Cuando la energía eléctrica todavía no había llegado a Caramanta, Antioquia, Guillermo jugaba con las sombras chinescas que proyectaba la luz de las velas, exploraba el cine sin darse cuenta. En el momento en el que lo encandiló la primera bombilla que se prendió en su pueblo, y después, cuando pudo ver una proyección de cine en 1913, sus ojos se alarmaron ante la novedad y se avivó su sensibilidad frente a luz, las imágenes y el movimiento.
La información que se tiene de él —la única que existe— está consignada en un diario casi infinito e inabarcable, conformado por seis mil páginas que él mismo comenzó a escribir en 1965, en varios tiempos, en varias personas, en las que de manera meticulosa relató la génesis de su vida, desde que nació, con un deseo casi obsesivo por dejar registros, detener el tiempo en varios formatos, primero desde la fotografía, más adelante a través del cine y posteriormente con las letras.

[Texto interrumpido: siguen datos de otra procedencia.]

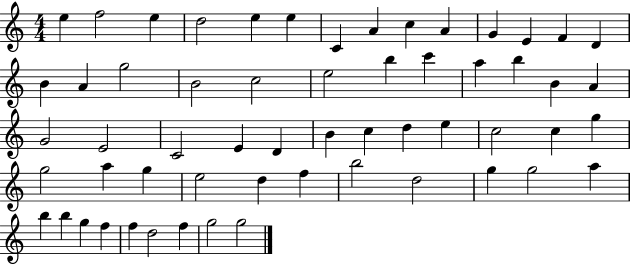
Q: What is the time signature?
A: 4/4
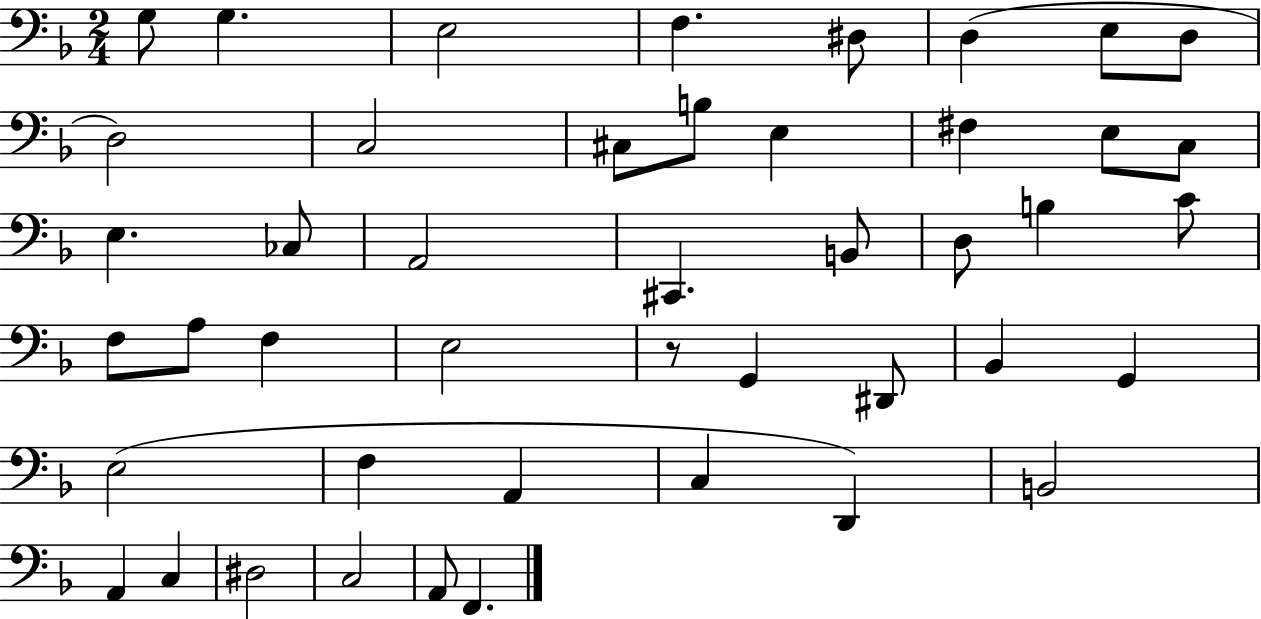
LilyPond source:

{
  \clef bass
  \numericTimeSignature
  \time 2/4
  \key f \major
  \repeat volta 2 { g8 g4. | e2 | f4. dis8 | d4( e8 d8 | \break d2) | c2 | cis8 b8 e4 | fis4 e8 c8 | \break e4. ces8 | a,2 | cis,4. b,8 | d8 b4 c'8 | \break f8 a8 f4 | e2 | r8 g,4 dis,8 | bes,4 g,4 | \break e2( | f4 a,4 | c4 d,4) | b,2 | \break a,4 c4 | dis2 | c2 | a,8 f,4. | \break } \bar "|."
}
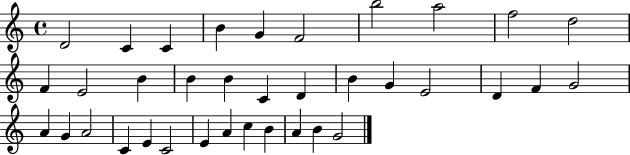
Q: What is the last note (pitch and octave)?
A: G4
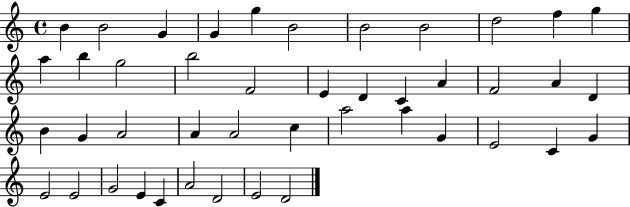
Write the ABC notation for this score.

X:1
T:Untitled
M:4/4
L:1/4
K:C
B B2 G G g B2 B2 B2 d2 f g a b g2 b2 F2 E D C A F2 A D B G A2 A A2 c a2 a G E2 C G E2 E2 G2 E C A2 D2 E2 D2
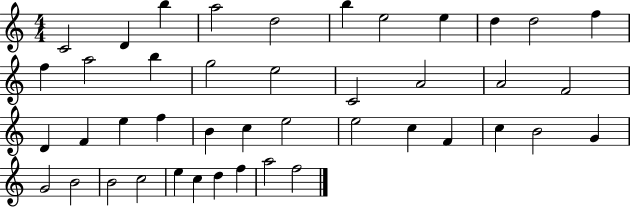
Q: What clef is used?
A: treble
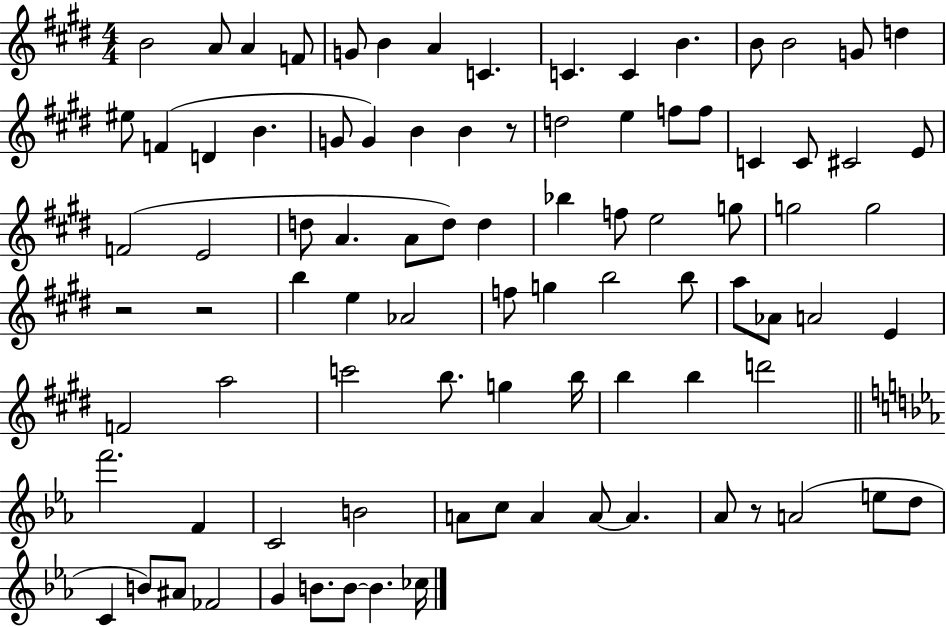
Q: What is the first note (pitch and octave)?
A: B4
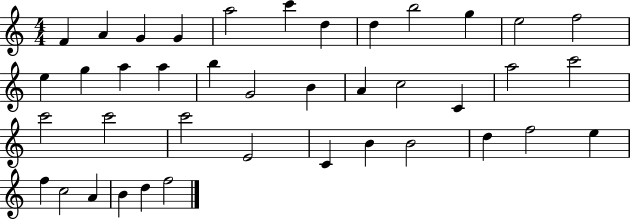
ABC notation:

X:1
T:Untitled
M:4/4
L:1/4
K:C
F A G G a2 c' d d b2 g e2 f2 e g a a b G2 B A c2 C a2 c'2 c'2 c'2 c'2 E2 C B B2 d f2 e f c2 A B d f2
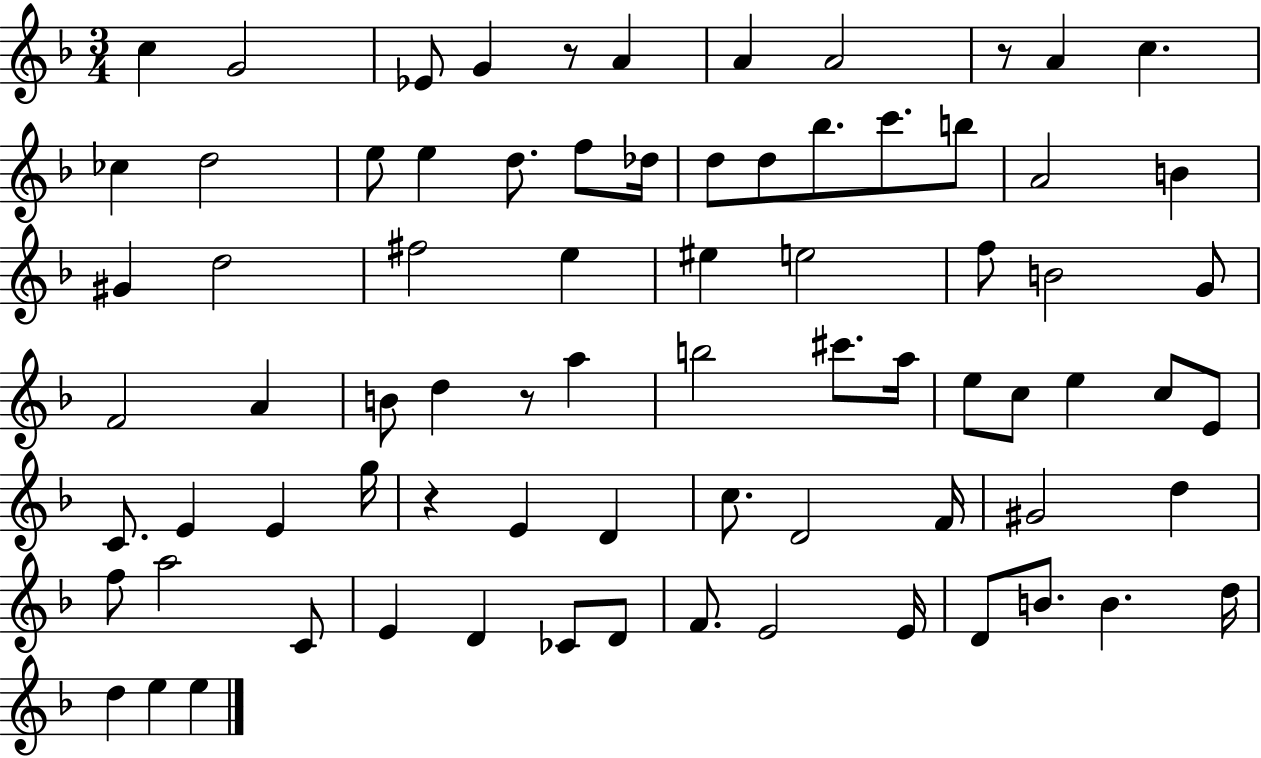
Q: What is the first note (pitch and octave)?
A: C5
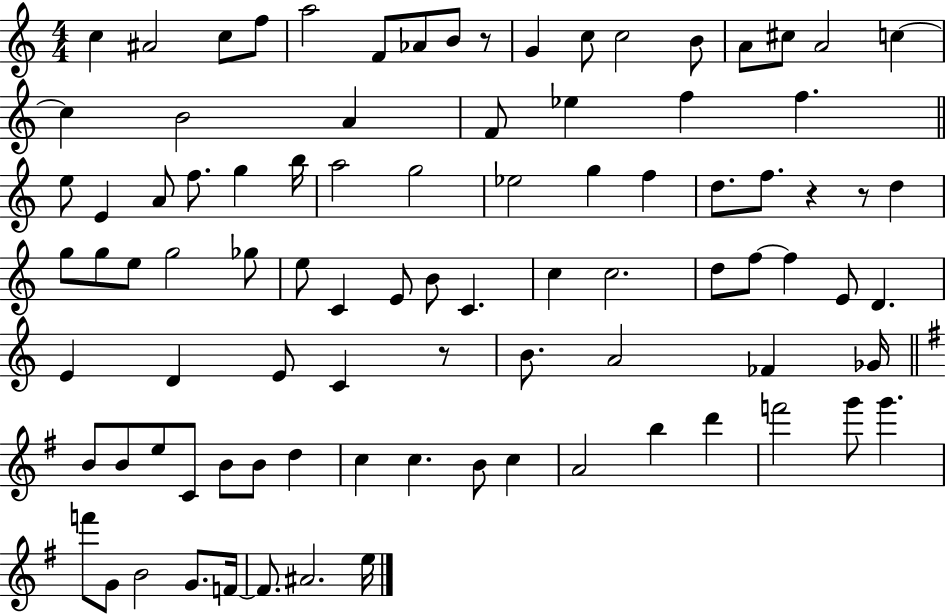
X:1
T:Untitled
M:4/4
L:1/4
K:C
c ^A2 c/2 f/2 a2 F/2 _A/2 B/2 z/2 G c/2 c2 B/2 A/2 ^c/2 A2 c c B2 A F/2 _e f f e/2 E A/2 f/2 g b/4 a2 g2 _e2 g f d/2 f/2 z z/2 d g/2 g/2 e/2 g2 _g/2 e/2 C E/2 B/2 C c c2 d/2 f/2 f E/2 D E D E/2 C z/2 B/2 A2 _F _G/4 B/2 B/2 e/2 C/2 B/2 B/2 d c c B/2 c A2 b d' f'2 g'/2 g' f'/2 G/2 B2 G/2 F/4 F/2 ^A2 e/4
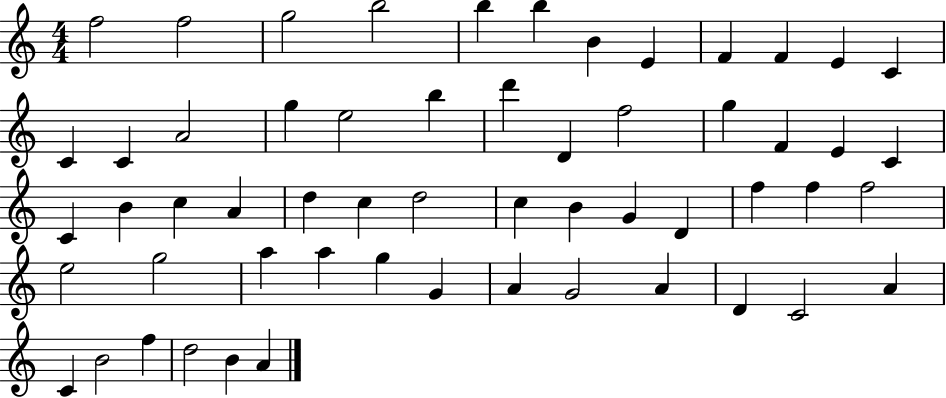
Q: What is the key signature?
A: C major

Cuando tenía dos años la muerte lo tocó por primera vez, su papá, un coronel del ejército fue asesinado en la Guerra de los Mil Días. Desde ese entonces, el recuerdo difuso de su padre lo convierte en un niño sensible, con una necesidad intensa por documentar la vida. Quedó huérfano en un contexto político agreste y en un entorno familiar precario, bajo el cuidado de Ubaldina, su mamá. Se movió entre Caramanta, Támesis y Valparaíso, hasta que, en 1914, se ganó una beca para estudiar en Bogotá con los salesianos. A caballo, por caminos escarpados, Guillermo cabalgó durante ocho días hasta llegar al tren que lo llevaría a la capital. Narra en su diario que se sentía como un gusano, arrugado, apachurrado y tullido. Apenas estaba instalándose en Bogotá cuando escuchó un rumor: un par de campesinos embriagados habían cogido a hachazos al presidente Rafael Uribe Uribe. El destino lo había arrojado a la realidad de un país en luto y Guillermo estuvo entre la multitud que acompañó las exequias, esa quedó como una coincidencia histórica que marcó su llegada a la ciudad.
Mientras estuvo educándose en Bogotá estableció una constante comunicación epistolar con su mamá, en la que se contaron historias y noticias de ida y vuelta, entre su pueblo y la capital, en las que describió el hilo narrativo de su proceso educativo en un colegio religioso, que le permitió afinar conocimientos y pasiones, convirtiéndose en un hombre letrado con un interés particular por las imágenes, la literatura y los números.
Y como todo hijo bueno vuelve a casa, Guillermo retornó a tierras antioqueñas después de terminar el bachillerato. Ya no era un adolescente andariego sino un muchacho enamoradizo que empezó a pretender clandestinamente a Carlina, la hija de Juan Pablo Gómez Ochoa, una de las figuras públicas más prestantes de Caramanta en los años veinte. Consolidó un amor secreto con una muchacha de clase alta que no creía merecer por su posición social, comunicándose a través de infaltables cartas de amor, visitas a escondidas y conservando una fotografía diminuta de Carlina. Finalmente, el amorío salió a la luz y se consumó en una familia, que fue el motivo para que Guillermo creara una trama perpetua de recuerdos a través de fotografías e imágenes en movimiento.
Era la época de los gabinetes fotográficos del centro de Medellín y fotógrafos como Benjamín de la Calle, Melitón Rodríguez, Francisco Mejía y los Duperly capturaban los acontecimientos sociales, políticos y los delirios de progreso de una ciudad en crecimiento. En aquellos años, Guillermo, en su deseo inagotable por dejar memoria de sí mismo, empezó a frecuentar el estudio de Fotografía Rodríguez. Hasta 1959, cada año, por su cumpleaños, se hizo un retrato en un plano medio. Esta costumbre lo llevó a crear un nutrido álbum personal y autobiográfico, en el que se evidencia la transformación de su imagen en el tiempo.